Reconsidering the OP, I really appreciate Audiophile Bill's insight above. We must ignore obvious imprecise associations (Bill is asserting that he can tell that Kedar's video was of a live event and not a recorded event, despite the video being made on a mobile phone, despite all the limitations implied and discussed herein).
Despite my being on the autistic spectrum, I can still tell if someone I am speaking to is angry, sad or happy. Likewise, I can perceive such over the phone, despite the lack of facial clues and lower acoustic fidelity associated with a telephone call, it is just a bit more difficult.
Our minds are powerful tools that do this automatically. We are not born with innate language capabilities but gather comprehension and competence by interpreting uttered noises and associated gestures by those around us. Why should this fantastic skill suddenly stop as we get older?
Kedar I believe, in a different thread, demonstrated how a single piece of music sounded when played back from an iPhone recording and then same again from an Android phone recording. What I learned from that demonstration that my iPhone will not show my system off as well as an Android phone would, but that is my take, others may differ. When I listen to telephone videos of music being played from different equipment on this and other sites, I try to remove as many confounding variables as possible.

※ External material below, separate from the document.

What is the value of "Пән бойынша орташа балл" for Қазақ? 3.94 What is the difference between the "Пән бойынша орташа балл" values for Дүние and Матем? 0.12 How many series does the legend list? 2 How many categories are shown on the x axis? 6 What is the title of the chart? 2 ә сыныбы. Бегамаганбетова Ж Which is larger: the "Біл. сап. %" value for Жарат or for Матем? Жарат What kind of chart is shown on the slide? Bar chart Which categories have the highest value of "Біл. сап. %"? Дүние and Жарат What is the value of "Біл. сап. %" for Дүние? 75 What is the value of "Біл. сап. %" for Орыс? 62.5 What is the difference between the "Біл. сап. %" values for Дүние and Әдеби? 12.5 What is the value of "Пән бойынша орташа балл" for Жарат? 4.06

At home, I prefer to listen to vinyl through SET's and old-school horn speakers so that when I listen to telephone recordings I look out for those of the same (that is what I like and want to compare my system to). I do not listen to those playing electronic instruments, rock etc. as with all the distortion added (EL34's pushed to distortion in Marshall amplifiers, fuzz tones, wah-wah etc. ) as I can not tell how "natural" it sounds. Same CD sourced (they always sound unnatural to me). Instead I listen only to systems playing a vinyl recording of acoustic instruments and from those make my judgements.